Что ты? Смерть или исцеление калекам?
Проведите, проведите меня к нему,
Я хочу видеть этого человека!
Видите, какая мощь в стихе, он очень вольный стих. Он играл прекрасно. Я достал магнитофонную запись, как читал Есенин, он удивительно читал. Оказалось, у него глубокий баритон и бешеный темперамент. Это сразу взял и Владимир. И Есенин повлиял на всех очень сильно. Ведь это совсем не историческая поэма. Там бегают одни есенины, и каждый выражается… Есенин все время выражает свое отношение к природе, к миру, к жизни, к свободе — очень интересная поэма.
* * *
И опять начальство было недовольно. Они привезли бедных двух сестер-старушек Есенина, и те начали поддакивать, что это оскорбление Сережи. И вдруг одна старушка раскололась и говорит другой:
— Что ты говоришь! Он бы счастлив был, что это поставили! Тебя они напугали, что пенсию отберут, вот ты и ведешь себя так!
«Пугачев»,1967. Хлопуша — В. Высоцкий
И начался скандал.
— А! Вы шантажом занимаетесь, запугиваете старых людей! Уходите из моего кабинета, чтоб не видел я вас тут! — всю эту комиссию я прогнал. Но не тут-то было, они пошли к начальству жаловаться — хулиган.
Наконец начальство «смилостивилось» и поставило условие: снять интермедии, тогда спектакль пойдет…
И Николаша сказал, покойный… вряд ли кто мог так сказать: «Юра, спектакль получился, играйте без моих интермедий». Жена его обиделась, балерина. Ходила, бегала, говорила: «Вот и приятель, видите, как поступил. Другой бы снял спектакль».
* * *
Потом — видите, как все субъективно — пришел Захава, но, может, у него и осталась по отношению ко мне какая-то оскомина после всех наших раздоров с ним, он был возмущен, весь был красный после спектакля, так ему не понравился «Пугачев», а я любил этот спектакль.
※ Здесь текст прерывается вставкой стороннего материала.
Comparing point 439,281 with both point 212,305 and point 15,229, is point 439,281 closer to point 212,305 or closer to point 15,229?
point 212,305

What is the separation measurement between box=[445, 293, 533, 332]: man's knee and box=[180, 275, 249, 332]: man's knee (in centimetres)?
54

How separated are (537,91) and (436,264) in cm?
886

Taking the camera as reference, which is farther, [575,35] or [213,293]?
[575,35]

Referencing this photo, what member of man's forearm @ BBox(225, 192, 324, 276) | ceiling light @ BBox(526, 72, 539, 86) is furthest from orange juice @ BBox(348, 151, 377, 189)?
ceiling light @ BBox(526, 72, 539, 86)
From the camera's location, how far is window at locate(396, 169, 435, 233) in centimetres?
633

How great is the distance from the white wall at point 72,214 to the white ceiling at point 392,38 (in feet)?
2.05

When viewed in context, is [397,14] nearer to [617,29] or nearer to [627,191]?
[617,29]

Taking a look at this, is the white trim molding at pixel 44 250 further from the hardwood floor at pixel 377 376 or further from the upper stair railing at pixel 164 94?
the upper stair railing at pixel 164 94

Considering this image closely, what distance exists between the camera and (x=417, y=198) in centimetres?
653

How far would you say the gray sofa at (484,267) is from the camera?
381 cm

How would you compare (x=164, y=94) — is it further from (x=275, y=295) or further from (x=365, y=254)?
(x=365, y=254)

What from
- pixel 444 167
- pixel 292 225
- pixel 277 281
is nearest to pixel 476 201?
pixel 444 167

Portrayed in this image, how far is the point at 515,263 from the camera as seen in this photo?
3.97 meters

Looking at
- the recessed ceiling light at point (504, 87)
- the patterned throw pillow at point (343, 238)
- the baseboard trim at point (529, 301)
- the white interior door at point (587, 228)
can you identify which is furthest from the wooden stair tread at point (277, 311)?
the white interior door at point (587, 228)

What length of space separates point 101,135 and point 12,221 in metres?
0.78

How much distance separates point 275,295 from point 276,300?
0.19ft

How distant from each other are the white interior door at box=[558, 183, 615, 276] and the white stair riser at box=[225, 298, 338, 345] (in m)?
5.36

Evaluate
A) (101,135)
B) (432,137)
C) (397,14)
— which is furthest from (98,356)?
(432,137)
И я понял, почему он говорил:
— Как же вы, такой реалист, такой последовательный поклонник системы Станиславского, что вы сделали! — Он мне, уходя, гневно бросал фразы, это же какая-то опера, что же это такое, там же совершенно нет реализма. Он считал, что так нельзя читать стихи, — значит, видите, как вся его природа протестовала против условного искусства. Он, учившийся у Вахтангова, работавший у Мейерхольда — получается, что он ничего не понял ни у одного учителя. Видимо, его естество было совершенно другое, он не у тех учился. Очевидно, его природа была более близка к МХАТу. Только не к МХАТу тому — «Горячего сердца», «Свадьбы Фигаро» — таких спектаклей гротескных мхатовских. МХАТ же был разнообразен все-таки, а он был, видимо, весь в таких вот, ну что ли, если говорить о шедеврах, то «Дни Турбиных» в этой стилистике.